— PASSAGE SHOWN —
* * * * * * * * *

Thursday, July 21, 2011

Re-setting our Montessori maths centre

A key element of a Montessori education is the "prepared environment" as we talked about in this post. A lot of time and forethought goes into the prepared environment.  Because young children vary so much in their interests, skills, and confidence in themselves as learners, it only makes sense to design a learning environment that can easily accommodate those differences.  And Montessori education does just that. Next September, I have lots of little newcomers and a new group of "old ones". Their abilities are all different of course and most of them will not be ready for the activities the "leaving group" was able to perform during the last 2 or 3 months of school. Soooo, I have started revewing my classroom. I spent another couple of hours working in the classroom today.  My goals were to put away all the spring work that I had just left on the shelves since last May and prepare the maths corner.

I don't want to start the year with too many activities on the shelves to start for the simple reason that the chidren will not be able for most of it.  In fact, our  "newcomers" cannot really count up to 10 yet and most of their older peers are not able to recognise (nor write) numbers up to 10. So I put away our teens and tens boards, as well as our thousands/hundreds/tens units trays, our 100 board and our large number cards. Now, doing this is a little hard for me.  It just seems like too little on the shelves. Anyway, this is what our Montessori mathematical area looks like now for next September:

Here is a closer look at all the activities/exercises that are on our shelves:

Hanging beads 1-9

Cut-out numerals and counters

This is not a typical Montessori material but it is similar to the spindle box. The child must use the right amount of sticks. Another dimension is added to the exercise when using the 2 colours: blue for odd number and red for even numbers. This is new. I just got it a week ago and I can't wait to see the kids using it.

* * * * * * * * *

(Collected data)
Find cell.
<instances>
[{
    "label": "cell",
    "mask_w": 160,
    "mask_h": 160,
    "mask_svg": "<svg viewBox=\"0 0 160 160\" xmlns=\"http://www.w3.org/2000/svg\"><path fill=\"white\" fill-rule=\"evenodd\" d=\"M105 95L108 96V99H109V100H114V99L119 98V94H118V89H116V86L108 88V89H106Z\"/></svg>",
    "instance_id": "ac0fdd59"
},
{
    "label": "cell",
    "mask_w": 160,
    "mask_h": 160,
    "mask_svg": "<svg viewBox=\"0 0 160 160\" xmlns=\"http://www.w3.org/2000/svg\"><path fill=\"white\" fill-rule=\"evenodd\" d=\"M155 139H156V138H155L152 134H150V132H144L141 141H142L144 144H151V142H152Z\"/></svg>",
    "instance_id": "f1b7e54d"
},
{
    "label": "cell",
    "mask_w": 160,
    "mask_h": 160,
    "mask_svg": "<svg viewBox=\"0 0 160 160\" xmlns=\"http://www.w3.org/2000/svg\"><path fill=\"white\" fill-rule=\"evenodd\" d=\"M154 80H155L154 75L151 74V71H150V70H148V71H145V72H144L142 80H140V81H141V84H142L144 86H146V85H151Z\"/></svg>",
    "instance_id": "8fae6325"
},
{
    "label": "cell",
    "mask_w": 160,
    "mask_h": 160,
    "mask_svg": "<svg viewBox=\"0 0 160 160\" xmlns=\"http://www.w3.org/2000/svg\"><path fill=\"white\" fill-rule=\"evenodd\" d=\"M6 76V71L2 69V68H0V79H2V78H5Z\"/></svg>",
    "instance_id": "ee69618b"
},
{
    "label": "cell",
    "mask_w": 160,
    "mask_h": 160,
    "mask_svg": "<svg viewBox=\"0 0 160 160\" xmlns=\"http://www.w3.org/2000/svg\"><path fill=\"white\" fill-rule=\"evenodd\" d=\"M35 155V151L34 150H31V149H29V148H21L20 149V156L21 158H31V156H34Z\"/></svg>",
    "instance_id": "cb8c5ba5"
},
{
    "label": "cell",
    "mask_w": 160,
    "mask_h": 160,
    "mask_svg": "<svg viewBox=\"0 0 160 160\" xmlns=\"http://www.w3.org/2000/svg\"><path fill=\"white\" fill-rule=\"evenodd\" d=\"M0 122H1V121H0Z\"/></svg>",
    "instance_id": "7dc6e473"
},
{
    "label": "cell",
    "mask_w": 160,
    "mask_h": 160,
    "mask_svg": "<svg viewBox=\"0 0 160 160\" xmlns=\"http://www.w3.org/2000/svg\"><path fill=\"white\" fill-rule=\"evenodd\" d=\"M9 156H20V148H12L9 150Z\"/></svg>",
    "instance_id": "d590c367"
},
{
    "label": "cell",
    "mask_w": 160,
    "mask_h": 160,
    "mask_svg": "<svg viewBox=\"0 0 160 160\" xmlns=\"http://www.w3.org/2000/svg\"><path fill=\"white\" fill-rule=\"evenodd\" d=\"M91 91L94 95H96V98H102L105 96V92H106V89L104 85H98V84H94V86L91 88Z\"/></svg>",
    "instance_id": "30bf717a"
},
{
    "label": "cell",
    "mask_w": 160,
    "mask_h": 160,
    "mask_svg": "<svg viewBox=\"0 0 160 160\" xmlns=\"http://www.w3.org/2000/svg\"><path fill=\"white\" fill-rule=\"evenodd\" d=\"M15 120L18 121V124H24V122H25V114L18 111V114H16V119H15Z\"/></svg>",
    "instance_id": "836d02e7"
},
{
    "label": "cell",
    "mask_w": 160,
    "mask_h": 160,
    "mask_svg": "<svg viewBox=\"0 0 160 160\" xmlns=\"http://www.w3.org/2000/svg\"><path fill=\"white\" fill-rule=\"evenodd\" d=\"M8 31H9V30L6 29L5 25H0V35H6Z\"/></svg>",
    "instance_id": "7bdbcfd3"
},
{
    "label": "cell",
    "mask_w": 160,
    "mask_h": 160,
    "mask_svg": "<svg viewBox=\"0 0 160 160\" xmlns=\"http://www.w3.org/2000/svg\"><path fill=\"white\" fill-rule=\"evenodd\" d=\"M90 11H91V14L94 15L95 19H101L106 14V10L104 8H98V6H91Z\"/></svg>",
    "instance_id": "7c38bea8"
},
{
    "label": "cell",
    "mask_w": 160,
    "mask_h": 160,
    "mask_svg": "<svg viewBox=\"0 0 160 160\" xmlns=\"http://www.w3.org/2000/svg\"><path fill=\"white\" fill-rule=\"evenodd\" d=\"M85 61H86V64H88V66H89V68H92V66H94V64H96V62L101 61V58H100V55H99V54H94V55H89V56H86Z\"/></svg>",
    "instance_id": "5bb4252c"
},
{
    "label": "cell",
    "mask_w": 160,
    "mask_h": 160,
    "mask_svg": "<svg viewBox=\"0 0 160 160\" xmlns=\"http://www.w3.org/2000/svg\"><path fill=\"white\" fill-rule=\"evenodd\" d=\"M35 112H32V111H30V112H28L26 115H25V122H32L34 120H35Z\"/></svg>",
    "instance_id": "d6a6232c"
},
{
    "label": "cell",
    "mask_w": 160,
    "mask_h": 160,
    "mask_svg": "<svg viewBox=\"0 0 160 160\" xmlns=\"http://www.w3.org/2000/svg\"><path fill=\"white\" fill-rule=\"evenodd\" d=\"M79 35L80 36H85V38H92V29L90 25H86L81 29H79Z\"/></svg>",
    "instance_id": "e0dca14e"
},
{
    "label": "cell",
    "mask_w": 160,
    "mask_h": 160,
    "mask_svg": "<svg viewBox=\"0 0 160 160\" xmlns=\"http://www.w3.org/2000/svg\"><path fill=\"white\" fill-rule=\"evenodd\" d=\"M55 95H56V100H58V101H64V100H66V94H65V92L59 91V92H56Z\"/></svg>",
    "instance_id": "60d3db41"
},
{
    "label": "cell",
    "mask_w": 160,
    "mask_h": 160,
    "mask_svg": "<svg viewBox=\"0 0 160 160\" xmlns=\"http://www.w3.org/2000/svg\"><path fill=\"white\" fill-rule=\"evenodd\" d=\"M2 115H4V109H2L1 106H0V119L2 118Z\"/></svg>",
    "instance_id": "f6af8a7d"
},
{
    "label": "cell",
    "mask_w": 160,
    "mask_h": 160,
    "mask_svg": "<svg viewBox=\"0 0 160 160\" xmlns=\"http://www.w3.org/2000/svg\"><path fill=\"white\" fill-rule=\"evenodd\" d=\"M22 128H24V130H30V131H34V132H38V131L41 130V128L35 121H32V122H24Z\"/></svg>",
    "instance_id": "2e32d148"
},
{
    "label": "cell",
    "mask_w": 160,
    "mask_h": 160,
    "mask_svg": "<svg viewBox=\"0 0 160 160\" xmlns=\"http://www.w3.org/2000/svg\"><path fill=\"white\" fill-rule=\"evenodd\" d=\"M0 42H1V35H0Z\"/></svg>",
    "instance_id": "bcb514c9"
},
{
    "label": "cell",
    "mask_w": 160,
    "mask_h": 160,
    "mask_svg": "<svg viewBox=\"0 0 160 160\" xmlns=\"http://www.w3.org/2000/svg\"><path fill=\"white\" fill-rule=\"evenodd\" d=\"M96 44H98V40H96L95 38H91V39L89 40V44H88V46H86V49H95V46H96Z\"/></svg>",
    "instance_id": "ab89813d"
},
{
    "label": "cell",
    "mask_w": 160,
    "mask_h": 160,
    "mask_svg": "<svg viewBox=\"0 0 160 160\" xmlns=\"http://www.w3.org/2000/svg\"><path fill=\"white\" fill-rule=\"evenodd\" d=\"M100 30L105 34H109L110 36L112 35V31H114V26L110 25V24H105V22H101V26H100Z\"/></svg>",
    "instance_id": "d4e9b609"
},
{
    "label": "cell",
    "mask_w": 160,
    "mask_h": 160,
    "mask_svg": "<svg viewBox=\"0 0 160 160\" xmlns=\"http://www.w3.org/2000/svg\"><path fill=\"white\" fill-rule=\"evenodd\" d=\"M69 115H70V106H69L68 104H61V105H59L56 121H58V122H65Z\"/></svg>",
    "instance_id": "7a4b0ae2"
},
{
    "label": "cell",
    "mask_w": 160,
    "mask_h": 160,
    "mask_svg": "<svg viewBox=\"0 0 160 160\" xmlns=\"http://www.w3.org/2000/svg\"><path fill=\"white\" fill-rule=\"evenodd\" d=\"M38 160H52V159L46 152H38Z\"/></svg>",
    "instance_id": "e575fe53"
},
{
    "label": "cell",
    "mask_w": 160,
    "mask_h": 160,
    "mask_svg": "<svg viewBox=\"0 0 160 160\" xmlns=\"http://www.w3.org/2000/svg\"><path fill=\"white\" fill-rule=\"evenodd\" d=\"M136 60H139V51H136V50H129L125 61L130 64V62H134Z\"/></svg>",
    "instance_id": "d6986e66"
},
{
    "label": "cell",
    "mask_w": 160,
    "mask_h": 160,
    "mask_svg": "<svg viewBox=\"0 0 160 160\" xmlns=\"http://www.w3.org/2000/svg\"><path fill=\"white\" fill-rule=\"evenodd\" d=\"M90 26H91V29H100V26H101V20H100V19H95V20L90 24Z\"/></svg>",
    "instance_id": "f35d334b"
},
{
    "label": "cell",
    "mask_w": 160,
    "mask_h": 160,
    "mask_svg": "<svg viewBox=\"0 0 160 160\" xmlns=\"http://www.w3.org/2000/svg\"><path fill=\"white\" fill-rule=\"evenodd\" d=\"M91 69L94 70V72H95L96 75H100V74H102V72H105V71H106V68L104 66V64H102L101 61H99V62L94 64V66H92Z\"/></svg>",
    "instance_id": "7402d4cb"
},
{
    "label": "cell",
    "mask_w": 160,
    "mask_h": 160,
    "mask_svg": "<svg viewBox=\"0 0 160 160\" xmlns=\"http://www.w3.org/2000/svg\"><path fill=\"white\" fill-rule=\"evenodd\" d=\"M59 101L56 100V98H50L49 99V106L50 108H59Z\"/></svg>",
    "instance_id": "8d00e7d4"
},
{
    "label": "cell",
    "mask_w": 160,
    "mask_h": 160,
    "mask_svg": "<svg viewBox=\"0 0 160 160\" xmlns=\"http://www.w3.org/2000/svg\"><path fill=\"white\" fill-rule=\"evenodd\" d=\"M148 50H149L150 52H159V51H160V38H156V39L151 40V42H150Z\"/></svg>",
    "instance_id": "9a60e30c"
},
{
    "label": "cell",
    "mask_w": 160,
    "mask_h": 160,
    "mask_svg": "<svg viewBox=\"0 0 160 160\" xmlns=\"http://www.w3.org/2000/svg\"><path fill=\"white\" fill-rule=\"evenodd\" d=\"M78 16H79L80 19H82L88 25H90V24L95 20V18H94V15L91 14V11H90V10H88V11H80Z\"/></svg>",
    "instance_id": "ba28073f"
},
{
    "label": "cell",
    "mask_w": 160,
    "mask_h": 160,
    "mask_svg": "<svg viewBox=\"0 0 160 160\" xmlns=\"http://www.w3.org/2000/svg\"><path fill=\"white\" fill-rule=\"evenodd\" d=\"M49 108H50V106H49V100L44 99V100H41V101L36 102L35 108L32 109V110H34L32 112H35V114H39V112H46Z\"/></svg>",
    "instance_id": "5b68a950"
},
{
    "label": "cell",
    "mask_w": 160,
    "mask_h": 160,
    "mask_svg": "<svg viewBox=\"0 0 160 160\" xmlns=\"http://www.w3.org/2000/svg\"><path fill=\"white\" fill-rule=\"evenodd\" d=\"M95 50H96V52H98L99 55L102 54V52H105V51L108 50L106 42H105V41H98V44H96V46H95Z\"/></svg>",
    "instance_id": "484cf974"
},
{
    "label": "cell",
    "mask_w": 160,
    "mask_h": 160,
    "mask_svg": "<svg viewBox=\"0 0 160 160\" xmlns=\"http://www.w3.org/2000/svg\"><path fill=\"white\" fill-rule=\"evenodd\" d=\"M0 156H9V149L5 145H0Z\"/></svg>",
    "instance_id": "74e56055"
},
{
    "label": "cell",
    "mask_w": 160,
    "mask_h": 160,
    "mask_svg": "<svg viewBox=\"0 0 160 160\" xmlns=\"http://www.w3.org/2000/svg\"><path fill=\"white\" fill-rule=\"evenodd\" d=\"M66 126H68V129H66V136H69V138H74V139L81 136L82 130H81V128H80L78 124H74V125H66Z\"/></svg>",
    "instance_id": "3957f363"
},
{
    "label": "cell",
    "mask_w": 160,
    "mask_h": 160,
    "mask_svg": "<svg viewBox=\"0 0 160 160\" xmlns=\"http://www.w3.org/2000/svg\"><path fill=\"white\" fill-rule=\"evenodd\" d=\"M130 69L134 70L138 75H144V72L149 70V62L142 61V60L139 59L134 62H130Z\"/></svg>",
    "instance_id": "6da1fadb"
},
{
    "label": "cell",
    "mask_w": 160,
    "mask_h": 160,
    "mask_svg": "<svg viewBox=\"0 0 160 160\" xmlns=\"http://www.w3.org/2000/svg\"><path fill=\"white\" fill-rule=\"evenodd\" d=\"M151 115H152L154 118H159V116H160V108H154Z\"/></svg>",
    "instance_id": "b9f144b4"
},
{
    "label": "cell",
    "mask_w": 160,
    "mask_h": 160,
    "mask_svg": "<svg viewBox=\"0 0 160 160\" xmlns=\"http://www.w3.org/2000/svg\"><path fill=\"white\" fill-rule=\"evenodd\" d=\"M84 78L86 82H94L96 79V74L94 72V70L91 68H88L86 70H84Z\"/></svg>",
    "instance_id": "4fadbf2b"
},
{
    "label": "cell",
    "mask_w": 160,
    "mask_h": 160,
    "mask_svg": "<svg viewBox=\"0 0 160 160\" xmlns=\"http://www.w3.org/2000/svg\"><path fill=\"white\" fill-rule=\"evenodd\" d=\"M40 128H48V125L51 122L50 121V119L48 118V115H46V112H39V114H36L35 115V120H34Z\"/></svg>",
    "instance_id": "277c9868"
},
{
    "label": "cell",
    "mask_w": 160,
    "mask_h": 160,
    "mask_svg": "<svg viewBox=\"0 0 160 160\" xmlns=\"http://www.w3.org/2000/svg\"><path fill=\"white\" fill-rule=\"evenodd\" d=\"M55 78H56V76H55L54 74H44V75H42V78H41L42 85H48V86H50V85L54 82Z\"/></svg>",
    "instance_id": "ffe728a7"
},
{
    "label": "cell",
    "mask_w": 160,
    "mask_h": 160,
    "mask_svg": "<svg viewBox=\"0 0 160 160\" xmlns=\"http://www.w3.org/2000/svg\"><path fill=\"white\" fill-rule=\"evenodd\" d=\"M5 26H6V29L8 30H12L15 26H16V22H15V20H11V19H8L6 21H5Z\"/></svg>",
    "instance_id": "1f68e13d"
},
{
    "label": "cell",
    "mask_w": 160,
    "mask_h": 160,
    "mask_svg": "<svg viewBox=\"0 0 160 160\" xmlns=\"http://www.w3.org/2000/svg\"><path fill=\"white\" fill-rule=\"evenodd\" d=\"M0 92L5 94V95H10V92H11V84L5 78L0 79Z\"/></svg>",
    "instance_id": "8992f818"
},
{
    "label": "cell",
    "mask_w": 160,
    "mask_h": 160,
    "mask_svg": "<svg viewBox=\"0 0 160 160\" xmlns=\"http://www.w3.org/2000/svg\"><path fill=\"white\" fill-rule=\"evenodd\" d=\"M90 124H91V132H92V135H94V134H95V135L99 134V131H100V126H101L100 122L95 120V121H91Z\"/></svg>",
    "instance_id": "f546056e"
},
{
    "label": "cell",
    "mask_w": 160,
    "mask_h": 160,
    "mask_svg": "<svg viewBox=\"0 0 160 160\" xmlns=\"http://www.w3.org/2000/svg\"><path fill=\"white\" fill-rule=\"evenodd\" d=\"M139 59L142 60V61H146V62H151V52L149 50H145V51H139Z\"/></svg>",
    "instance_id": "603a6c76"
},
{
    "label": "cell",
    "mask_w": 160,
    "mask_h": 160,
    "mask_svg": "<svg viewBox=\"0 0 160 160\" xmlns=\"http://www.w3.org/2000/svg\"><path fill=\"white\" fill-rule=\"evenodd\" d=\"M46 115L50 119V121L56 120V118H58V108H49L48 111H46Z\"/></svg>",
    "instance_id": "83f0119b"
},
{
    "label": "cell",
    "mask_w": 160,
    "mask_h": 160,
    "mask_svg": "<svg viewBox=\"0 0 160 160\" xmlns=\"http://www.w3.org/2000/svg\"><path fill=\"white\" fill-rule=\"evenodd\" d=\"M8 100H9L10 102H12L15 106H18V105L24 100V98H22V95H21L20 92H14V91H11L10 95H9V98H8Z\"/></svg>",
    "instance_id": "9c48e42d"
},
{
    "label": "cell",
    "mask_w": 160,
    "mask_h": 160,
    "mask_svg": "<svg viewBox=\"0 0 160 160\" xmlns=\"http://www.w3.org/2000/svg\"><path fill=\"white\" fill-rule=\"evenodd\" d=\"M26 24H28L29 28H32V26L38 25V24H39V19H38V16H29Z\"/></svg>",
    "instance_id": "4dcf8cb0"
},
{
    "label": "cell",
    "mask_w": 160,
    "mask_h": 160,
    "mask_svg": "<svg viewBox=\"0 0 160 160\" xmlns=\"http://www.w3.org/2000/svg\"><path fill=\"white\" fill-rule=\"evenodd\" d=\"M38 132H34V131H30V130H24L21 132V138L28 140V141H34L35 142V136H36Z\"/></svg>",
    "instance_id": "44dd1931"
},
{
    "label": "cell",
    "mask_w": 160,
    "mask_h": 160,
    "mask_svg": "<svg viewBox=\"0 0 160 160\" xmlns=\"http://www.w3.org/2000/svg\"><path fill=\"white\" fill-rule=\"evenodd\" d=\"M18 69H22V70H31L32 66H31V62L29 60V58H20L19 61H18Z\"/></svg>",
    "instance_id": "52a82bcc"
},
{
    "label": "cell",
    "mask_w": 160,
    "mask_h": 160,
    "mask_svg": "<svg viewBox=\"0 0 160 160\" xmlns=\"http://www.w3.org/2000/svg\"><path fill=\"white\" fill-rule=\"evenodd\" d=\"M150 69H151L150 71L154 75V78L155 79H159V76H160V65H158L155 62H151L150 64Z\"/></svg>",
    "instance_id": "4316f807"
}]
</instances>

* * * * * * * * *

— PROBLEM TO SOLVE —
Retype the complete post on re-setting the Montessori maths centre, preserving every word, spelling and line break from the original.

— EXERCISE SOLUTION —
Thursday, July 21, 2011

Re-setting our Montessori maths centre

A key element of a Montessori education is the "prepared environment" as we talked about in this post. A lot of time and forethought goes into the prepared environment.  Because young children vary so much in their interests, skills, and confidence in themselves as learners, it only makes sense to design a learning environment that can easily accommodate those differences.  And Montessori education does just that. Next September, I have lots of little newcomers and a new group of "old ones". Their abilities are all different of course and most of them will not be ready for the activities the "leaving group" was able to perform during the last 2 or 3 months of school. Soooo, I have started revewing my classroom. I spent another couple of hours working in the classroom today.  My goals were to put away all the spring work that I had just left on the shelves since last May and prepare the maths corner.

I don't want to start the year with too many activities on the shelves to start for the simple reason that the chidren will not be able for most of it.  In fact, our  "newcomers" cannot really count up to 10 yet and most of their older peers are not able to recognise (nor write) numbers up to 10. So I put away our teens and tens boards, as well as our thousands/hundreds/tens units trays, our 100 board and our large number cards. Now, doing this is a little hard for me.  It just seems like too little on the shelves. Anyway, this is what our Montessori mathematical area looks like now for next September:

Here is a closer look at all the activities/exercises that are on our shelves:

Hanging beads 1-9

Cut-out numerals and counters

This is not a typical Montessori material but it is similar to the spindle box. The child must use the right amount of sticks. Another dimension is added to the exercise when using the 2 colours: blue for odd number and red for even numbers. This is new. I just got it a week ago and I can't wait to see the kids using it.